In Negrar, archaeologists found evidence of an ancient Roman villa just meters under the earth’s surface.
Sarah Rose Sharp
The newly discovered mosaic in situ (via Comune di Negrar di Valpolicella)
As the saying goes, still waters run deep, but a recent discovery made in Negrar, a small township in northern Italy, proved that tiles run still deeper. After decades of thwarted attempts, archaeologists successfully uncovered a beautifully tiled mosaic floor, pristine evidence of an ancient Roman villa that was discovered by scholars more than a century ago.
Gianni de Zuccato, an official in charge of archaeology in Verona, Italy, pictured with the newly discovered mosaics. (photograph courtesy Mareva De Frenza)
Images of the site are uncanny, with a deep, narrow trench exposing the ancient flooring under at least waist-high soil, adjacent to a vineyard on the outskirts of Negrar, which is north of Verona. According to CNN, the town will now work to restore the site and make the ancient ruin — thought to date to the third century A.D., according to the Guardian — viewable to the public, but the excavation is sure to be a lengthy and costly process.

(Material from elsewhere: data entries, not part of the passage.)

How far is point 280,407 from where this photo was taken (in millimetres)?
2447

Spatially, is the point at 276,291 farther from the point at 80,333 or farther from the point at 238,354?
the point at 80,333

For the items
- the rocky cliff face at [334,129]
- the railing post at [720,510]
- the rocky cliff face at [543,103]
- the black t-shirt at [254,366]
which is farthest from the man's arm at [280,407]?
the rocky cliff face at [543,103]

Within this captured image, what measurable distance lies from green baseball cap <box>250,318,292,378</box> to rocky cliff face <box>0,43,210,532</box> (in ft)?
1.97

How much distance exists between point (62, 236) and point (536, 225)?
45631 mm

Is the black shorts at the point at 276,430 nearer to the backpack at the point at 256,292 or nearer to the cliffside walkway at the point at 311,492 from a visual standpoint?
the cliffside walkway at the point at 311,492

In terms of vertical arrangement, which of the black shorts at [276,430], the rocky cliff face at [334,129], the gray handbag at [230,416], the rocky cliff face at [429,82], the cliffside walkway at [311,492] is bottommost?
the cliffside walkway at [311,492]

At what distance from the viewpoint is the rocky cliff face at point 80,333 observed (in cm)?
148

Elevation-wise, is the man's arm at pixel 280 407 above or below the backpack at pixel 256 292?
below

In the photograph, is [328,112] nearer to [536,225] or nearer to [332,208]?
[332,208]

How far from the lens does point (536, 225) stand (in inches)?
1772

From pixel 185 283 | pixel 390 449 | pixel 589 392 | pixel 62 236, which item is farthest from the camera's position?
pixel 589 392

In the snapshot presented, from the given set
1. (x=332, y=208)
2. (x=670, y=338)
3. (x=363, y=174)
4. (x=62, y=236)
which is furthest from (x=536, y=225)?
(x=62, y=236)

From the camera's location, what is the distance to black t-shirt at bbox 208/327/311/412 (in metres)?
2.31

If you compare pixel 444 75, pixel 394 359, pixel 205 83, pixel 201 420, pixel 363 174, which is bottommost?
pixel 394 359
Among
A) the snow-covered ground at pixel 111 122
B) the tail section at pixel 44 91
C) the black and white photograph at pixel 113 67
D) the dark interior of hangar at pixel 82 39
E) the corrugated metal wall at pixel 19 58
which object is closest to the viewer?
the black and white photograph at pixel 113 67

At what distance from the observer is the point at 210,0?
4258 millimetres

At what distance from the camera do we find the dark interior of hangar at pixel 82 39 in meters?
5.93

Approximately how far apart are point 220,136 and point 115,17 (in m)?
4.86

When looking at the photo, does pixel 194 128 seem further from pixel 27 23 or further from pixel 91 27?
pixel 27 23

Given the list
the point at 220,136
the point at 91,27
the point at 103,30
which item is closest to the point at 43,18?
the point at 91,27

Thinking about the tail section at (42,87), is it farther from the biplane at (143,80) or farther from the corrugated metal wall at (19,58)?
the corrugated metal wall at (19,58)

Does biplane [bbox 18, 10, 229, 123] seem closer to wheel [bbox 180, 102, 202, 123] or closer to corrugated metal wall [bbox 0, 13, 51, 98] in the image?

“We believe a cultural site of this value deserves attention and should be enhanced,” Negrar di Valpolicella Mayor Roberto Grison told L’Arena, as translated by the Guardian. “For this reason, together with the superintendent and those in charge of agricultural funds, we will find a way to make this treasure enjoyable.”
All involved parties must be experiencing understandable pride in managing to uncover a connection to history that was hiding so far beneath the surface.